◆ **WRITTEN INSTRUCTION**
Only the lines from the one containing "In this picture, which" through the final line of the material below should be output, exactly as they stand.

Source data:
--- BEGIN ---

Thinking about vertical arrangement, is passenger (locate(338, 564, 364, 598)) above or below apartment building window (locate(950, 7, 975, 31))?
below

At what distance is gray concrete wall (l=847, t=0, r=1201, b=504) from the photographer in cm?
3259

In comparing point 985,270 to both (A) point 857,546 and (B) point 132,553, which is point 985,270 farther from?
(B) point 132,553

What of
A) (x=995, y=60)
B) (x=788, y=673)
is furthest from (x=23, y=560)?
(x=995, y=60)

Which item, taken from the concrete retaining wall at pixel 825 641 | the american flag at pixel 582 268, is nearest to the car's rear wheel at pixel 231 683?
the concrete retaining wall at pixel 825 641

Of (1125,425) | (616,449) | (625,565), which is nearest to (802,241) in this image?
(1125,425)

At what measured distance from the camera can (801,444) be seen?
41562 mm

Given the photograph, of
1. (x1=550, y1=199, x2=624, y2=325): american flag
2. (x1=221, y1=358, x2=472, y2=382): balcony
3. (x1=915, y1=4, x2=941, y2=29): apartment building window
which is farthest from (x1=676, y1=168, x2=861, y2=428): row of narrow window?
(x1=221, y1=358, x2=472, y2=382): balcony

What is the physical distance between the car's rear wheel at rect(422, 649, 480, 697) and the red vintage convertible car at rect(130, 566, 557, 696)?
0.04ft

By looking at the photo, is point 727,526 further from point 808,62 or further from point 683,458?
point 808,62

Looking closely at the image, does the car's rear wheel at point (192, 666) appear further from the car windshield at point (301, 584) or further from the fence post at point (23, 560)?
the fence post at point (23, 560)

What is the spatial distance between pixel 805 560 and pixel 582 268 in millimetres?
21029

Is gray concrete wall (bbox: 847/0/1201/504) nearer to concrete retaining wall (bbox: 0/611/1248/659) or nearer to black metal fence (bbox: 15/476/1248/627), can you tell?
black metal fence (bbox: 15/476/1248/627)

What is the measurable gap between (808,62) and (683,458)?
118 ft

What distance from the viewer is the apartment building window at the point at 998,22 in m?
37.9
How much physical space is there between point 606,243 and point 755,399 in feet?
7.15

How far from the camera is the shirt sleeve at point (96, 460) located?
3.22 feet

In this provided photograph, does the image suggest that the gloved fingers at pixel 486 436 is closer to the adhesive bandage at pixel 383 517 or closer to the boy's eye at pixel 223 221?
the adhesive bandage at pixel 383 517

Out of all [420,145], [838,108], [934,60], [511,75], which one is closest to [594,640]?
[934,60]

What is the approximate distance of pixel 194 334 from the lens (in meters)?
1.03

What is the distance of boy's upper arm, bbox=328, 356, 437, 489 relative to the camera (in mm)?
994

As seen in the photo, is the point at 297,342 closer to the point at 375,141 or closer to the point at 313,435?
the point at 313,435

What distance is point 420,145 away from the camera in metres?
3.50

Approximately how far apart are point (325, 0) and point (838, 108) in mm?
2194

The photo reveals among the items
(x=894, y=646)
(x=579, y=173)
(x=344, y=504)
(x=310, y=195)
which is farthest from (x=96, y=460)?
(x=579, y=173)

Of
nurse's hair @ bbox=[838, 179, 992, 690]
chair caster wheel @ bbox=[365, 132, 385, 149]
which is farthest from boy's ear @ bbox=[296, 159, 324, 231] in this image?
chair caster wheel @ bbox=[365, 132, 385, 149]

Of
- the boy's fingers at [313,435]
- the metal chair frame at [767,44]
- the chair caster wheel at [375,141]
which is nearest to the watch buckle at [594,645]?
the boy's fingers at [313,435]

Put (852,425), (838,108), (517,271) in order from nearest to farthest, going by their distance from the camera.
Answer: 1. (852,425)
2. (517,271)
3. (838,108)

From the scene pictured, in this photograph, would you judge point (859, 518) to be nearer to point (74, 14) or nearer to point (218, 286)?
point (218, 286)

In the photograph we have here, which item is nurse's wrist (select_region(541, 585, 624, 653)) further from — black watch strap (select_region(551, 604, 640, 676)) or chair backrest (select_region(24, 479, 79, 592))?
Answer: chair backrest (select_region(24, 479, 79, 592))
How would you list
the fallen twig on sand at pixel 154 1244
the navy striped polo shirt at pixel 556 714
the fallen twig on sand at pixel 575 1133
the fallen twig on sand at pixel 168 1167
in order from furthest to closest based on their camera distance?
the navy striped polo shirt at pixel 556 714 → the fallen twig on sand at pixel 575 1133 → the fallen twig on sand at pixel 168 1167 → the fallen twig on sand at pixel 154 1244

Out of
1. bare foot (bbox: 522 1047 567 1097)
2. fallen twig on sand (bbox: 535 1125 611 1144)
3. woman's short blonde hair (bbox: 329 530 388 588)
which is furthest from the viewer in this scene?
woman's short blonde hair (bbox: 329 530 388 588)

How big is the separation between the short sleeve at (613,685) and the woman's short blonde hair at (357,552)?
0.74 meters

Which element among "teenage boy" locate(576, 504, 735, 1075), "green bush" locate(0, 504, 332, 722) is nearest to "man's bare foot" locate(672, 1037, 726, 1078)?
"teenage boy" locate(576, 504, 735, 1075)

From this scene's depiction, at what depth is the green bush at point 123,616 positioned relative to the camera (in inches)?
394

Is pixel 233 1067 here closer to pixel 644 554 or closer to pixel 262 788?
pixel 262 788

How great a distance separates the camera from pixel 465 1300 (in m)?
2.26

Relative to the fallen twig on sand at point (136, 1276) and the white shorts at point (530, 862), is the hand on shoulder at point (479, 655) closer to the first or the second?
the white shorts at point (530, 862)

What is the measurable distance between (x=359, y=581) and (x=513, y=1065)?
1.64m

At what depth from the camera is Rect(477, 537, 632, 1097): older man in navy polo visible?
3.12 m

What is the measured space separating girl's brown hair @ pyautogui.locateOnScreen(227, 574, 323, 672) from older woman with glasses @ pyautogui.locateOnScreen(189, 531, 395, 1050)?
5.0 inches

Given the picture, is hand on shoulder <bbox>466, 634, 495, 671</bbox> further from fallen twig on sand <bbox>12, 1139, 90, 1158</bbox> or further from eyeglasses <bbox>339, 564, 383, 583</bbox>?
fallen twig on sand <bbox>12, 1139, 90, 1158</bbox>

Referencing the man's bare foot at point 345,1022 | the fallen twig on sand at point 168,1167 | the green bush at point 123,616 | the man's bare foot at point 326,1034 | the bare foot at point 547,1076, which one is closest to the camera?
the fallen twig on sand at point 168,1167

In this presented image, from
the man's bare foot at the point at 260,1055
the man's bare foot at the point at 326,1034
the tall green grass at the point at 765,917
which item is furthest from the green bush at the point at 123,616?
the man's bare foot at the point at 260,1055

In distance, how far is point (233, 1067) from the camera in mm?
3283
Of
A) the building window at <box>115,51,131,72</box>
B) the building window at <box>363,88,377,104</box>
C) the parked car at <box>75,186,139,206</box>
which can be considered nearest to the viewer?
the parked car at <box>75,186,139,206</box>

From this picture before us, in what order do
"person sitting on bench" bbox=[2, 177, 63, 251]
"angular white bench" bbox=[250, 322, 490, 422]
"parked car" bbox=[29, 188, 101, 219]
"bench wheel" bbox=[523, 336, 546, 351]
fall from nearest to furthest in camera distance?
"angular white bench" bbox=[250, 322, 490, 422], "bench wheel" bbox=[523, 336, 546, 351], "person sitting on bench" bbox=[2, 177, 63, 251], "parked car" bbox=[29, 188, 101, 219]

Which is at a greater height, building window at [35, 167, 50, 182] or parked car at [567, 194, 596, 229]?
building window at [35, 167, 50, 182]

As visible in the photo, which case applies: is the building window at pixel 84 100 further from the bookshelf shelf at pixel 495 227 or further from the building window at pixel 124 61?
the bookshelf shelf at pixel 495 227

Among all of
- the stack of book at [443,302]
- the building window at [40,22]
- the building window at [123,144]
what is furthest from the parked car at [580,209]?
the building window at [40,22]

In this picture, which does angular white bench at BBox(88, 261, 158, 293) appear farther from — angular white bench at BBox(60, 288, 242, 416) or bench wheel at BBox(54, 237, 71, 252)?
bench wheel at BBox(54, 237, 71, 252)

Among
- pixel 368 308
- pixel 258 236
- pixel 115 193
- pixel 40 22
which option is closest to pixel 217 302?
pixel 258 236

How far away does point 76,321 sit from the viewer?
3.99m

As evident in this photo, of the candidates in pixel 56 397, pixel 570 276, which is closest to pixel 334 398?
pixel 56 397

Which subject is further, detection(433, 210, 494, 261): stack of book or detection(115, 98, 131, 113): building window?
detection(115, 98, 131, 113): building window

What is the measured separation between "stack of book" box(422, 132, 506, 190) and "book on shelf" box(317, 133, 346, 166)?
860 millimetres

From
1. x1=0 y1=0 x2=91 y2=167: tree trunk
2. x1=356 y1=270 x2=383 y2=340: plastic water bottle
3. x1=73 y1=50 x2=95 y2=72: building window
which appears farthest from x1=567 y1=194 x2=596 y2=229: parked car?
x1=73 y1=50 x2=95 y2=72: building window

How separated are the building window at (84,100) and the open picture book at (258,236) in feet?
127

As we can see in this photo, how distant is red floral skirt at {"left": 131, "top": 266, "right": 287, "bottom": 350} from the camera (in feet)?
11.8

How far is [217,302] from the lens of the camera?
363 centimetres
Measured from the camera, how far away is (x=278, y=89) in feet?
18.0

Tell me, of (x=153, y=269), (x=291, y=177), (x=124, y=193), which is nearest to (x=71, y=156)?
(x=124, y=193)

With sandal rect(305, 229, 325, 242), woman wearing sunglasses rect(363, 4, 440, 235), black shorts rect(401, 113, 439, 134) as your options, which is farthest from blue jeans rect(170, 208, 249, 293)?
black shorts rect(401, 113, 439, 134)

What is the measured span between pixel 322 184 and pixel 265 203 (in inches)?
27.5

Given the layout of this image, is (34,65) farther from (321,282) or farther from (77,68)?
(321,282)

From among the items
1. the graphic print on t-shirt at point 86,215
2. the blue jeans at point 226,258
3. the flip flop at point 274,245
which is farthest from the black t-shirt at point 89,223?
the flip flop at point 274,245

--- END ---

◆ **FULL OUTPUT**
In this picture, which does angular white bench at BBox(88, 261, 158, 293) appear farther from — angular white bench at BBox(60, 288, 242, 416) or bench wheel at BBox(54, 237, 71, 252)?
bench wheel at BBox(54, 237, 71, 252)

Among
- pixel 368 308
- pixel 258 236
- pixel 115 193
- pixel 40 22
which option is closest to pixel 217 302?
pixel 258 236

How far away does point 76,321 sit from the viewer?
3.99m

As evident in this photo, of the candidates in pixel 56 397, pixel 570 276, which is closest to pixel 334 398?
pixel 56 397

Which subject is further, detection(433, 210, 494, 261): stack of book or detection(115, 98, 131, 113): building window?
detection(115, 98, 131, 113): building window

What is the measured separation between "stack of book" box(422, 132, 506, 190) and "book on shelf" box(317, 133, 346, 166)?
860 millimetres

From
1. x1=0 y1=0 x2=91 y2=167: tree trunk
2. x1=356 y1=270 x2=383 y2=340: plastic water bottle
3. x1=73 y1=50 x2=95 y2=72: building window
which appears farthest from x1=567 y1=194 x2=596 y2=229: parked car?
x1=73 y1=50 x2=95 y2=72: building window

How separated are the building window at (84,100) and the open picture book at (258,236) in feet?
127

As we can see in this photo, how distant is red floral skirt at {"left": 131, "top": 266, "right": 287, "bottom": 350} from the camera (in feet)?
11.8

How far is [217,302] from the lens of the camera?
363 centimetres
Measured from the camera, how far away is (x=278, y=89) in feet?
18.0

Tell me, of (x=153, y=269), (x=291, y=177), (x=124, y=193), which is nearest to (x=71, y=156)?
(x=124, y=193)

With sandal rect(305, 229, 325, 242), woman wearing sunglasses rect(363, 4, 440, 235), black shorts rect(401, 113, 439, 134) as your options, which is farthest from blue jeans rect(170, 208, 249, 293)?
black shorts rect(401, 113, 439, 134)

What is the measured span between pixel 322 184 and pixel 265 203 (in inches)?
27.5

Given the layout of this image, is (34,65) farther from (321,282) or farther from (77,68)?
(321,282)

From among the items
1. the graphic print on t-shirt at point 86,215
2. the blue jeans at point 226,258
3. the flip flop at point 274,245
which is farthest from the black t-shirt at point 89,223?
the flip flop at point 274,245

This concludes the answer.